If you’re looking to dive back into this world or experience it for the first time, don't just skim it. The value is in the details.

  1. Read the "Big Three" in Order: Start with That Summer, move to Someone Like You, and then read Keeping the Moon. You’ll see the evolution of her writing style and the way she builds the town of Lakeview.
  2. Pay Attention to the Side Characters: Dessen is a master of the secondary cast. Halley’s father, for instance, provides a quiet contrast to the intensity of her mother.
  3. Look for the Symbols: The "earthquake" metaphor in this book is heavy-handed but effective. It’s about the "before" and "after" moments in life.
  4. Compare with Modern YA: Read this alongside something like The Hate U Give or Emergency Contact. It’s fascinating to see how the "teen voice" has changed—and how much it has stayed exactly the same.

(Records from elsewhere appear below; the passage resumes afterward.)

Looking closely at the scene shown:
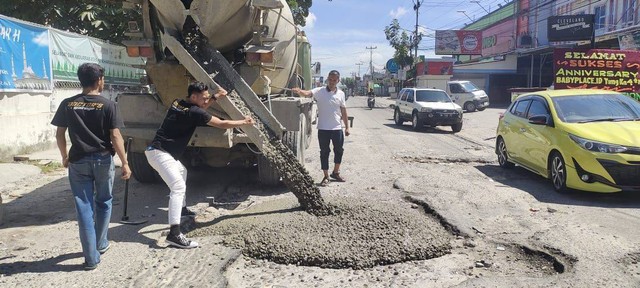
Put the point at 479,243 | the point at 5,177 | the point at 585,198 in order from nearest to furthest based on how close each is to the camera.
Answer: the point at 479,243
the point at 585,198
the point at 5,177

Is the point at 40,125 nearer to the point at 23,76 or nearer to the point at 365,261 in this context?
the point at 23,76

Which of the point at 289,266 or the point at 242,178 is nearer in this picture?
the point at 289,266

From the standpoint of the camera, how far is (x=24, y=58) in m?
10.0

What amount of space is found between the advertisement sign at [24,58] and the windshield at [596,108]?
9.98 metres

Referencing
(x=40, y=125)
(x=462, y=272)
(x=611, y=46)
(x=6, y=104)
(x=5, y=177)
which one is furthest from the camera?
(x=611, y=46)

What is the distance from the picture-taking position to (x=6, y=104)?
961 centimetres

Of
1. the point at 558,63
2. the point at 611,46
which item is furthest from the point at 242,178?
the point at 611,46

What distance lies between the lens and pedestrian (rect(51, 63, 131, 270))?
4152 millimetres

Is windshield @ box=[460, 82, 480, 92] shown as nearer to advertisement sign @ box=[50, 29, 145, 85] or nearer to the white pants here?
advertisement sign @ box=[50, 29, 145, 85]

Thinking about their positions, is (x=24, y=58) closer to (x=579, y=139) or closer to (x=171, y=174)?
(x=171, y=174)

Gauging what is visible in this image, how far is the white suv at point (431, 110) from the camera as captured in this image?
17.7 metres

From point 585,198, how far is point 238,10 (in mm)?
5337

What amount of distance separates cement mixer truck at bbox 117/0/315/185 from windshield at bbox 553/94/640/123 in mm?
4154

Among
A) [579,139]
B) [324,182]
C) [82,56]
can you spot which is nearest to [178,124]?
[324,182]
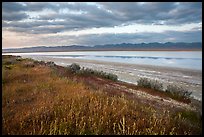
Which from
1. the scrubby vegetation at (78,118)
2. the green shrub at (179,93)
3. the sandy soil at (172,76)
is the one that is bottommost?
the sandy soil at (172,76)

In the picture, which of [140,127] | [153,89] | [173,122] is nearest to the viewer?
[140,127]

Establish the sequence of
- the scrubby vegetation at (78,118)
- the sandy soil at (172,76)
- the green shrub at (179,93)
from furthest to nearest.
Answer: the sandy soil at (172,76), the green shrub at (179,93), the scrubby vegetation at (78,118)

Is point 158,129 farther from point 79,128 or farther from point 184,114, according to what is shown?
point 184,114

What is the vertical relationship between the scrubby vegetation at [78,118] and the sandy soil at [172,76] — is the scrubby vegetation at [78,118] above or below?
above

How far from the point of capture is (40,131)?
6141 millimetres

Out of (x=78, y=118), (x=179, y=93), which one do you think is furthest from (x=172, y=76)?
(x=78, y=118)

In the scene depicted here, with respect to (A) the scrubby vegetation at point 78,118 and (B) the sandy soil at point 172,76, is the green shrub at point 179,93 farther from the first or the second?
(A) the scrubby vegetation at point 78,118

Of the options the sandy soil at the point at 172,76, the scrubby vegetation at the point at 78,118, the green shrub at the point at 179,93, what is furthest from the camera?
the sandy soil at the point at 172,76

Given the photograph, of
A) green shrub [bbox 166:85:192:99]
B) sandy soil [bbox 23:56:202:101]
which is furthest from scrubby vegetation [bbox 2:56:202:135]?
sandy soil [bbox 23:56:202:101]

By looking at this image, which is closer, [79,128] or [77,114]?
[79,128]

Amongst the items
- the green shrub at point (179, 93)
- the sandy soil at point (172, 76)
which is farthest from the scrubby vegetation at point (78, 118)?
the sandy soil at point (172, 76)

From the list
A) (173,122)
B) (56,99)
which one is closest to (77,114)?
(56,99)

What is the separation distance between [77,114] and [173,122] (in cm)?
277

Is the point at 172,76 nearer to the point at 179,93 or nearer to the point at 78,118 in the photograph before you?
the point at 179,93
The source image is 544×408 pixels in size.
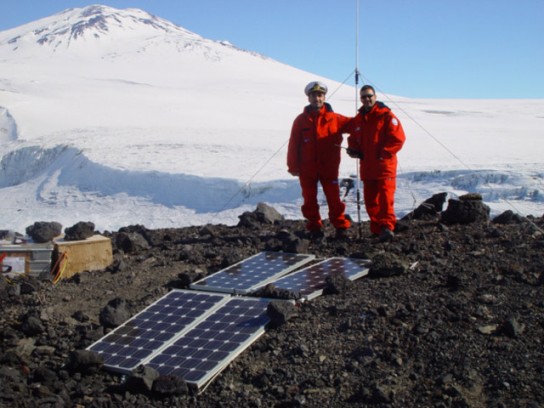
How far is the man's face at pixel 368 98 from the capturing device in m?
8.30

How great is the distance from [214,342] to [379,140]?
12.8 ft

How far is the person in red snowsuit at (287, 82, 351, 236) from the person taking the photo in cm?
862

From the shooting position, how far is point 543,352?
4828mm

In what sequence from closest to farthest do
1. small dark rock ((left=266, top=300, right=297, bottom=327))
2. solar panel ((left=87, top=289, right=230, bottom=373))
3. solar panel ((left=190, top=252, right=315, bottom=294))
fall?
solar panel ((left=87, top=289, right=230, bottom=373)), small dark rock ((left=266, top=300, right=297, bottom=327)), solar panel ((left=190, top=252, right=315, bottom=294))

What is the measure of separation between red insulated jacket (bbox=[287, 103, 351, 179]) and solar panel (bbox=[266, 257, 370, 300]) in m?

The most important takeaway from Someone Like You by Sarah Dessen is the idea that we are all just a collection of the people who have influenced us. Halley becomes more like Scarlett; Scarlett leans on Halley. They are mirrors for each other.

In a world of fast-paced, high-concept fiction, there’s something genuinely healing about a story that just asks: How do you keep going when the person you leaned on is gone? It’s a question that matters just as much in 2026 as it did in 1998.

Take a weekend. Find a physical copy—ideally one with those slightly yellowed pages and that specific old-book smell. Sit on a porch. Read the whole thing in one sitting. You'll realize pretty quickly why we’re still talking about this book nearly thirty years later. It isn't just nostalgia. It’s good writing. It’s the truth about being young and terrified and somehow, miraculously, okay.